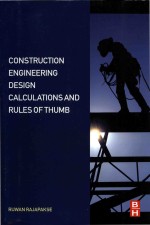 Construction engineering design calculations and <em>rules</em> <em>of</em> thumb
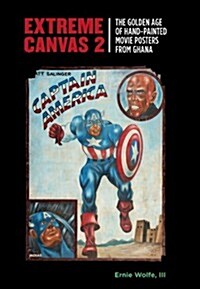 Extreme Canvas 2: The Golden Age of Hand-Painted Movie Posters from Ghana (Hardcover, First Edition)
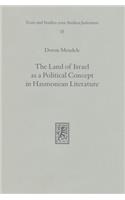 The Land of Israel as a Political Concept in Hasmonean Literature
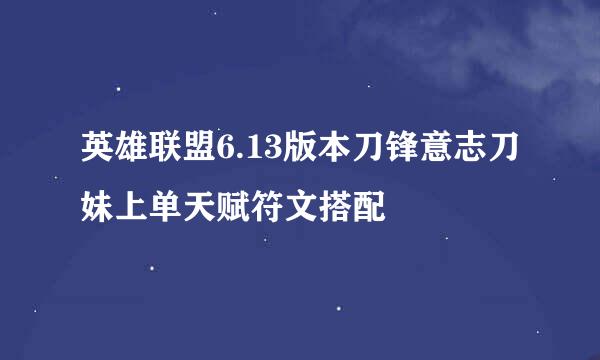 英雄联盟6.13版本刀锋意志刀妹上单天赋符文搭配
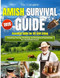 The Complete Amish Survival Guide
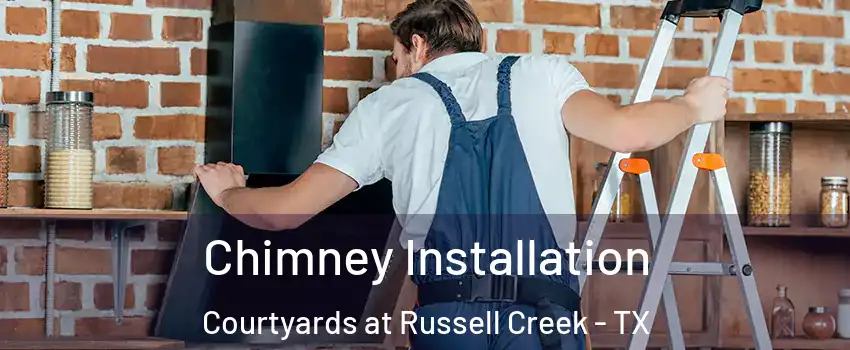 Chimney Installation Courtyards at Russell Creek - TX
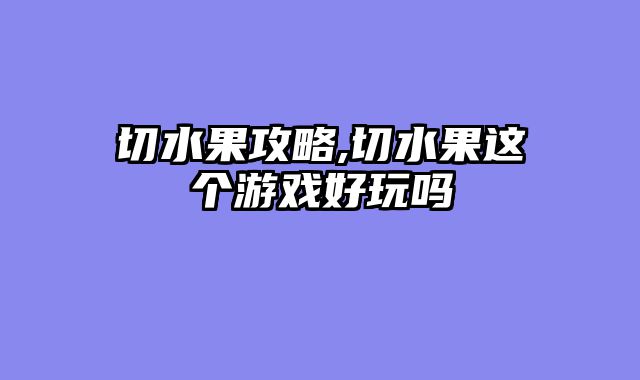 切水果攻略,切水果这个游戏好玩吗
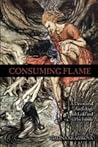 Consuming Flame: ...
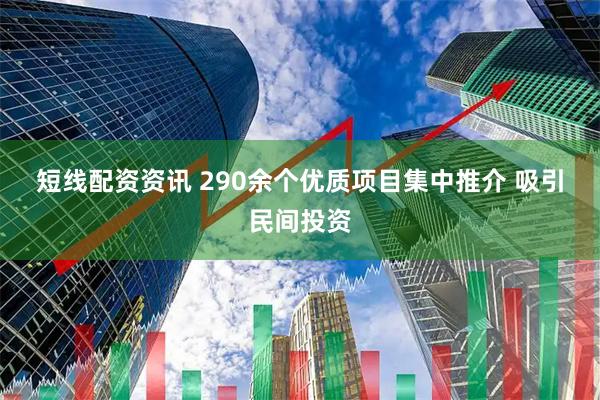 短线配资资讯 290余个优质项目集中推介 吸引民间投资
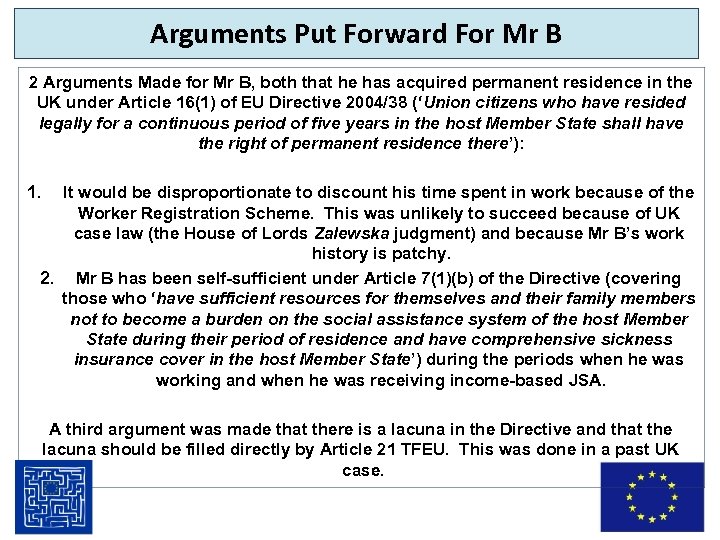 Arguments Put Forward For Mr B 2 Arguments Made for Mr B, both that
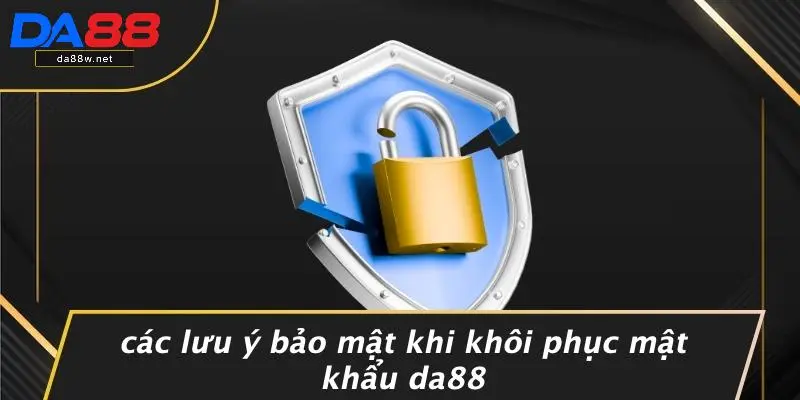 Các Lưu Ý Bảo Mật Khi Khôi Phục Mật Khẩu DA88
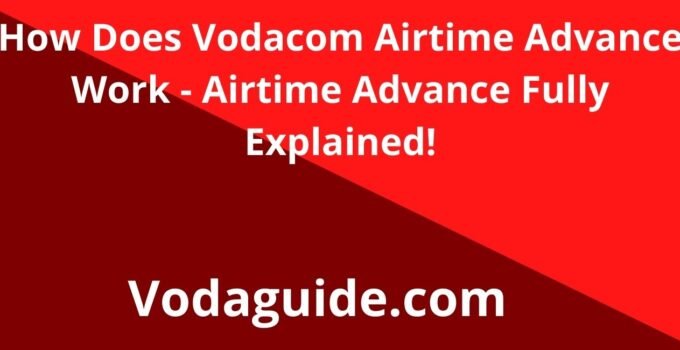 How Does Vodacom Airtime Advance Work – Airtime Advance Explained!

• _WHAT TO DO_
Convert everything from the first line of the listing down to and including the line containing "Consuming Flame: ..." into a numbered list, skipping any blank lines. Leave the pictures out.

• _ANSWER BOX_
1.  Construction engineering design calculations and <em>rules</em> <em>of</em> thumb
2.  Extreme Canvas 2: The Golden Age of Hand-Painted Movie Posters from Ghana (Hardcover, First Edition)
3.  The Land of Israel as a Political Concept in Hasmonean Literature
4.  英雄联盟6.13版本刀锋意志刀妹上单天赋符文搭配
5.  The Complete Amish Survival Guide
6.  Chimney Installation Courtyards at Russell Creek - TX
7.  切水果攻略,切水果这个游戏好玩吗
8.  Consuming Flame: ...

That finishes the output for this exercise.